Session: 09-01-01 Wind Turbine Aerodynamics and Control

Submission Number: 157429

Experimental Emulation of Shutdown and Start-Up Procedures in Wave Basin Tests of a 15MW Floating Offshore Wind Turbine 

In the current scenario of increasing demand for renewable energy sources and decarbonization of economic activities, floating offshore wind turbines (FOWT) are deemed a key technology to support energy transition. As with many new emerging technologies developed for offshore environment, research in this field usually relies on experiments performed with scaled models in wave basins. In the case of FOWTs, these tests focus on wave interactions, but also require the proper emulation of wind forces and the effects of the turbine’s control system. An efficient means to emulate the effect of wind on the floating structure requires the aerodynamic loads to be computed by a numerical model concomitantly to the wave experiment. The estimated wind forces are then applied to the model by means of an electromechanical device composed of several drone propellers, configuring an experimental approach known as Software-in-the-Loop (SiL). Such approach not only allows the emulation of aerodynamics loads with constant or turbulent winds, but also to mimic transient stages of system start-up and shutdown. The present work assesses a set of experimental results obtained for a 1:45 model scale of a semisubmersible platform supporting the IEA-15MW reference wind turbine, with emphasis on the dynamics during the turbine’s start-up and shutdown transient stages. A start-up control strategy was implemented in the SIL algorithm and tested in different environmental scenarios of waves and winds. Likewise, a shutdown control was also implemented and tested both with manual commands from a fictitious operator and automatically, in the latter case adopting a wind speed limit as a trigger for the shutdown procedure. The motions of the FOWT during these transient stages were recorded and compared to those predicted from numerical simulations using OpenFAST. It is shown that a fair agreement is obtained, despite minor differences in control strategies between the SiL algorithm and ROSCO turbine controller. No critical dynamic effects were observed during the transients, at least for the environmental conditions that were tested.

Presenting Author: Pedro C. de Mello Universidade de São Paulo - Escola Politécnica - Dpto de Eng Naval.

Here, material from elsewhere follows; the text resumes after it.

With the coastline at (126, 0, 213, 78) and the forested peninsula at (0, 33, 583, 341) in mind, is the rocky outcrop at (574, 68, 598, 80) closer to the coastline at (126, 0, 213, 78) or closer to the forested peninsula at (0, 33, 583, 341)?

Presenting Author Biography: Pedro C. de Mello was born in São Paulo,Brazil, in 1976. He received the B.S. degree in electrical engineering from São Paulo State University (UNESP), Ilha Solteira, in 2002, the M.S. degree in oceanic engineering from the Federal University of Rio de Janeiro (UFRJ), Rio de Janeiro, in 2006, and the Ph.D. degree in mechatronic engineering from the University of São Paulo (USP), São Paulo, in 2012. From 2004 to2005, he was a Research in LabOceano ocean basin with UFRJ. Since 2006 until today, he was a Research in Numerical Offshore Tank with the University of São Paulo. Since 2012, he has been the wave basin coordinator of Numerical Offshore Tank with the University of São Paulo. From 2017 to 2018, he was an Assistant Professor with the Naval and Oceanic Engineering Department, University of São Paulo.